1. The legislation passed in the legislative branch. Those politicians were voted into office by the people of the state. By a narrow margin, enough of those politicians felt confident that they were representing the will of the people to vote this thing into law. Even if the governor signs the veto, she still let it get this far. She should have been leading the charge against this thing from the very beginning. She should have been threatening veto from day one. We shouldn't be sitting around waiting for her to make her decision. The fact that she has a decision to make means that she gives some credence to the position. No matter what she does at this point, we already know who she is. She is someone who has to think about whether or not religion-motivated discrimination is a good idea.

That is also the truth for Arizona lawmakers and citizens. Enough of them lean in that direction to make the state a no-fly zone. At this point, any veto is just based on damage control and not conscience. The Arizona well is already poisoned. We know who they are! If Apple opened the plant there, who would Apple hire as low-level and middle managers? If the workforce comes from the cesspool of people who pushed for this bill, the plant will be polluted before it belches out a single puff of greenhouse gasses. 

No! Arizona should not be forgiven. This should not pass without consequences even though a veto is likely. Businesses who care about human rights and discrimination should pull up stakes and abandon Arizona: remanding it to the desert from which it arose.  Decent folks out to leave. Arizona has sewed the wind, and it must reap the whirlwind. 
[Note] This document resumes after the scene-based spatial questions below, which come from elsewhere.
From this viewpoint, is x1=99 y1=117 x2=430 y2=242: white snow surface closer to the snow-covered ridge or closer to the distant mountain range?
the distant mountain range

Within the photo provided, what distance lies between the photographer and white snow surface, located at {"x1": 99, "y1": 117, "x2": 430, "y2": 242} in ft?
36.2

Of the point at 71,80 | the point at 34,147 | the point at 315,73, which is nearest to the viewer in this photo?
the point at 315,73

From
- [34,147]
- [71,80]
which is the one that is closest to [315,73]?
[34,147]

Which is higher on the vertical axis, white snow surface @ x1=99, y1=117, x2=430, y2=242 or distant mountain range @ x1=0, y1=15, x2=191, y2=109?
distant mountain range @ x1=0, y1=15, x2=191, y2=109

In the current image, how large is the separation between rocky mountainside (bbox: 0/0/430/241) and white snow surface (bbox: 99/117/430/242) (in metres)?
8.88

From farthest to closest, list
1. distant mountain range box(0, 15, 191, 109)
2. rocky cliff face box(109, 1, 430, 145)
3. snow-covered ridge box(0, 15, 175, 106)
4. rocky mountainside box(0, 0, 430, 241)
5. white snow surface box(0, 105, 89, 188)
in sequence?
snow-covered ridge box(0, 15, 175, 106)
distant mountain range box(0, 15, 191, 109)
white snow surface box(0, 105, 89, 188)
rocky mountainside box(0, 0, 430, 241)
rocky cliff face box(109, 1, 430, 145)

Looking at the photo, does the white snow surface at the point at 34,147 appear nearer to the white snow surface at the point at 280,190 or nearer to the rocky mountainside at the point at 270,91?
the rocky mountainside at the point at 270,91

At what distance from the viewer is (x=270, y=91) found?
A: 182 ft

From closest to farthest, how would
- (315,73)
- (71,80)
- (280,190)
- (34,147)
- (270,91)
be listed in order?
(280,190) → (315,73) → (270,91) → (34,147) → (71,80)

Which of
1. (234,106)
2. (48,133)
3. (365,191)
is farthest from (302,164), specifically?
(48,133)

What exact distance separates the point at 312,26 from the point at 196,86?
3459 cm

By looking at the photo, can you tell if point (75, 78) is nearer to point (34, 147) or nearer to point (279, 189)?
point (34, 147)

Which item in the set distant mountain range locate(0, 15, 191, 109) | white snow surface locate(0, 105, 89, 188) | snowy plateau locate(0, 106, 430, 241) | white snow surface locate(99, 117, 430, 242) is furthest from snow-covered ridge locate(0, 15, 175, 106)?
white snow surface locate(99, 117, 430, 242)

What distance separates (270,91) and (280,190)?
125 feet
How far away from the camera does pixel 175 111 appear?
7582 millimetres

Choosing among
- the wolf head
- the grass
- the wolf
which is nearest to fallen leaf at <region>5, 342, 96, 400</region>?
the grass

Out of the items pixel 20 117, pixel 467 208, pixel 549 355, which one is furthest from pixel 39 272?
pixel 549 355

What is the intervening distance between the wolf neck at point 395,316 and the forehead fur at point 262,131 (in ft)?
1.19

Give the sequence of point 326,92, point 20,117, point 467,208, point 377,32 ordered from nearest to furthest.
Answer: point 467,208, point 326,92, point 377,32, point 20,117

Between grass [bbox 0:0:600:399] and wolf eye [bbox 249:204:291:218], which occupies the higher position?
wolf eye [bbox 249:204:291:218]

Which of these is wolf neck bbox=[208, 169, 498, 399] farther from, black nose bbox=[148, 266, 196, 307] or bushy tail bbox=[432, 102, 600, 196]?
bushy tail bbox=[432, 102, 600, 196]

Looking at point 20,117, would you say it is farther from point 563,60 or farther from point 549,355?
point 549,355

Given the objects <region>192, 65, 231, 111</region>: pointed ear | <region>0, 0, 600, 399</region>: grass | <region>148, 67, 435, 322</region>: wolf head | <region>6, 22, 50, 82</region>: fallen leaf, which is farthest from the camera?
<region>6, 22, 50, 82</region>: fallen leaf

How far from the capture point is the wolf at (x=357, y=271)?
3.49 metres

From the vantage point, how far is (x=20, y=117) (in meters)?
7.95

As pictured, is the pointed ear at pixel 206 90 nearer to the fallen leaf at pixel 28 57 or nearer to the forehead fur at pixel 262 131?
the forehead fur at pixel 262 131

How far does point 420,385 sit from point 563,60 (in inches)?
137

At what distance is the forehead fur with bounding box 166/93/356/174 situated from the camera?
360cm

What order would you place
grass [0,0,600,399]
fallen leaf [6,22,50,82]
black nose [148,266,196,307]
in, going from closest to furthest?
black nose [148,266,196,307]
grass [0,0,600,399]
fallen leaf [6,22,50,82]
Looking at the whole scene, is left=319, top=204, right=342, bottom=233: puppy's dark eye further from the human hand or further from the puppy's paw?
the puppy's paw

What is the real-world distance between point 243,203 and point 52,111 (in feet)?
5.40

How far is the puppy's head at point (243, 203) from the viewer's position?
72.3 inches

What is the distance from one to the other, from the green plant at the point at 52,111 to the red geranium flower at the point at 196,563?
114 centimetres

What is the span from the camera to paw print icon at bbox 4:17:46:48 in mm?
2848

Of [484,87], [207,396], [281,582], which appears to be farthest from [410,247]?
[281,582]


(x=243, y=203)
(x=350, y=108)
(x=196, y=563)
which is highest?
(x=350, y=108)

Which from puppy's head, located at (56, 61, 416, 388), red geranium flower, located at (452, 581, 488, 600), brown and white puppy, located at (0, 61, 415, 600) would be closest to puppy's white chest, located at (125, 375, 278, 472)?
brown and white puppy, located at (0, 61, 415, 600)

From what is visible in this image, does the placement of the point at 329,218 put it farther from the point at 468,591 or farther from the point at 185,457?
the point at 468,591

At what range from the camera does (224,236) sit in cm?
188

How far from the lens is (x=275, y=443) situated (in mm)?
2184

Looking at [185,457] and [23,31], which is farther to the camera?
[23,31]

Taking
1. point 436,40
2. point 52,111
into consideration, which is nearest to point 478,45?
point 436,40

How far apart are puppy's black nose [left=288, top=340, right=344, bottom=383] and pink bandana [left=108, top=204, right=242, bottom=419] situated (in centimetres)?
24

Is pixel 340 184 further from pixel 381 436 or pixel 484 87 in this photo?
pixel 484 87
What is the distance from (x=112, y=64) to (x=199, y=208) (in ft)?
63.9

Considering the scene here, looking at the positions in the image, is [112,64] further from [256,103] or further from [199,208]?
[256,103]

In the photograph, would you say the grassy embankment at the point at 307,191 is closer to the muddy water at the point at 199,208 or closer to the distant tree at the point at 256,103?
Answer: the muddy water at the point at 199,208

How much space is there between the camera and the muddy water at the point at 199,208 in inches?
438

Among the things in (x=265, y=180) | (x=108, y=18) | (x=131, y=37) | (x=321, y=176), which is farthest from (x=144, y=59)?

But who am I kidding? If businesses cared about human rights, no one would be doing business in China. I was against Apple pushing further into China. Manufacturing there is bad enough. I was against it when Google entered China. The companies see China as a large pile of money to be exploited. The reality is that we consumers cannot avoid China if we wanted to. However, we can surely avoid Arizona. Today, Arizona, you are worse than China. Shame on you! .The decent people in Arizona have a lot of housecleaning to do.